Given exercise 1
In the chipseal forum thread, which county is Long Hill in?
Given exercise 2
In the chipseal forum thread, rewrite the passage starting with "BTW, chip &" and going on through "for a while.", with "township roads" changed to "local roads".

Passage shown

# Hunterdon County loves chipseal!



## jmoryl (Sep 5, 2004)

Went for a nice ride from Princeton, up into the Sourlands, then to Lambertville, and back to Princeton. Sorry to say that Hunterdon County has applied chipseal to part of Goat Hill Rd., Valley and Pleasant Valley (plus some other roads going off to the sides) - be careful, especially around the intersections, for loose gravel. Otherwise, they have made some well tamped down chipseal roads annoying again. Also, it looks like they have warning signs for "loose gravel" on Long Hill (near Amwell) so they may be preparing to do some work there as well.


----------



## AlanE (Jan 22, 2002)

Application of chip & seal in Hunterdon and nearby counties is done every year, usually in late summer and early fall. I encounterd my first chip & sealed road for 2011 last Thursday - Rick Road in Alexandria Twsp - but I have to say they did a good job. They seemed to use a finer gravel than usual and it was a light application. 

BTW, chip & seal is usually done on roads maintained by the indiviual townships and very rarely done on county roads. All of the roads mentioned in the OP are township roads. Only Goat Hill is actually in Hunterdon County. Valley & Pleasant Valley are in Mercer. Long Hill is Somerset.


----------



## crazyc (Jun 5, 2008)

Over here in SE PA they just love chip & seal. On one of my favorite routes they
put down the tar then dropped about an inch of stone on top. Even a week later it was like riding on a loose gravel road. Then 2 miles later at the start of a down hill hill section they post a "proceeed at your own risk" sign. How the heck can you fix a road then post 
a sign like that. I won't be going that way for a while.


----------



## jmoryl (Sep 5, 2004)

AlanE said:


> Application of chip & seal in Hunterdon and nearby counties is done every year, usually in late summer and early fall. I encounterd my first chip & sealed road for 2011 last Thursday - Rick Road in Alexandria Twsp - but I have to say they did a good job. They seemed to use a finer gravel than usual and it was a light application.

(Entries on spatial positioning)
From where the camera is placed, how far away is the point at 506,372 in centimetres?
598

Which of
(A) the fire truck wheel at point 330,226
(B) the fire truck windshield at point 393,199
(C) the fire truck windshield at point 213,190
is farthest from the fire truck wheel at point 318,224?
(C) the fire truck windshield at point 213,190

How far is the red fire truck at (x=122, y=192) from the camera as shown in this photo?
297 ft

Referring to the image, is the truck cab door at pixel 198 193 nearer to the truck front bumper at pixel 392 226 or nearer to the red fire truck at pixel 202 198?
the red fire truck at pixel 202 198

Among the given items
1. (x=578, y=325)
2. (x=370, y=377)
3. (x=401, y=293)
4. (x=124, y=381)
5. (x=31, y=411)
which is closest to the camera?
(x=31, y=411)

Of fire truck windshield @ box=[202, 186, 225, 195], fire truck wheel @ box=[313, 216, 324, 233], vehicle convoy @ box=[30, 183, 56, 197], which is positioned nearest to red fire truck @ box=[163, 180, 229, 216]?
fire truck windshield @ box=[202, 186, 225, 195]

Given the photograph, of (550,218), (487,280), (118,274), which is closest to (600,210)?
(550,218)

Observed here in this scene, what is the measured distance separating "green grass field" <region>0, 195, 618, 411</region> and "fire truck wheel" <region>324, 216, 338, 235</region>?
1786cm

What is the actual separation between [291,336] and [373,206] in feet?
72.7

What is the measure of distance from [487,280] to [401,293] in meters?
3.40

* * *

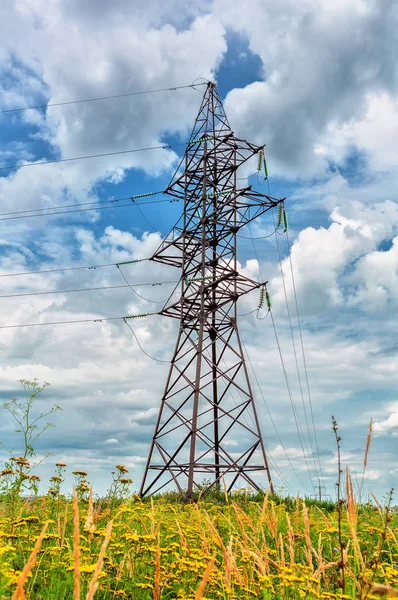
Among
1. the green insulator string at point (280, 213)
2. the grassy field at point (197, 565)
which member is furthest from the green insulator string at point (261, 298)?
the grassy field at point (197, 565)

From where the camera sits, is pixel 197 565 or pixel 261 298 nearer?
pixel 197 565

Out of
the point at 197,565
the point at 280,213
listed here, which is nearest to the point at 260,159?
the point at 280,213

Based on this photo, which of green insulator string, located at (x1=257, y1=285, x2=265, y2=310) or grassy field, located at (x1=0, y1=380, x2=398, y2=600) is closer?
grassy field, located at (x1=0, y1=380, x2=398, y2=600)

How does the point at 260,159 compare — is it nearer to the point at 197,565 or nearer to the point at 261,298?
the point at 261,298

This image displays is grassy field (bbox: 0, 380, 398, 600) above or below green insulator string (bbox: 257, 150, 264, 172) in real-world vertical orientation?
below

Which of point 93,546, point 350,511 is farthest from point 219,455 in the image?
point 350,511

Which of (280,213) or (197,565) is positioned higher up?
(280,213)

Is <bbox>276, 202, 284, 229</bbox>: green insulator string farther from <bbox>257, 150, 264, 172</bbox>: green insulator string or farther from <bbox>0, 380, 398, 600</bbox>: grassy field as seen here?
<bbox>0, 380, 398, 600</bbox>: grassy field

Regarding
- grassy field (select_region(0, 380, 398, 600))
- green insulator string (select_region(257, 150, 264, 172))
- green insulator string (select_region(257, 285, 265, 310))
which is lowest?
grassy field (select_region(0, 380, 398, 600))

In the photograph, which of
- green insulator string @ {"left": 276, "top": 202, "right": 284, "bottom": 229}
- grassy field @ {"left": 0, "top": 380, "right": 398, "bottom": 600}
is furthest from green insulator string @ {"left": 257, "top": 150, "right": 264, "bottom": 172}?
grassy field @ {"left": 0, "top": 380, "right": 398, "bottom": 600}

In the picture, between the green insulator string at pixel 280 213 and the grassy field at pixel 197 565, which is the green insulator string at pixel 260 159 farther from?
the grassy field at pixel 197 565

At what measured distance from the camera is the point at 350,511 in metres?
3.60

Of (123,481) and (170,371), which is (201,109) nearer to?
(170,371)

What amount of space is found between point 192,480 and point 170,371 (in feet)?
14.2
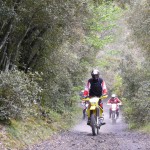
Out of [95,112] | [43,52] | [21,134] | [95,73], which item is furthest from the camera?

Finished answer 1
Somerset.

Finished answer 2
BTW, chip & seal is usually done on roads maintained by the indiviual townships and very rarely done on county roads. All of the roads mentioned in the OP are local roads. Only Goat Hill is actually in Hunterdon County. Valley & Pleasant Valley are in Mercer. Long Hill is Somerset.


----------



## crazyc (Jun 5, 2008)

Over here in SE PA they just love chip & seal. On one of my favorite routes they
put down the tar then dropped about an inch of stone on top. Even a week later it was like riding on a loose gravel road. Then 2 miles later at the start of a down hill hill section they post a "proceeed at your own risk" sign. How the heck can you fix a road then post 
a sign like that. I won't be going that way for a while.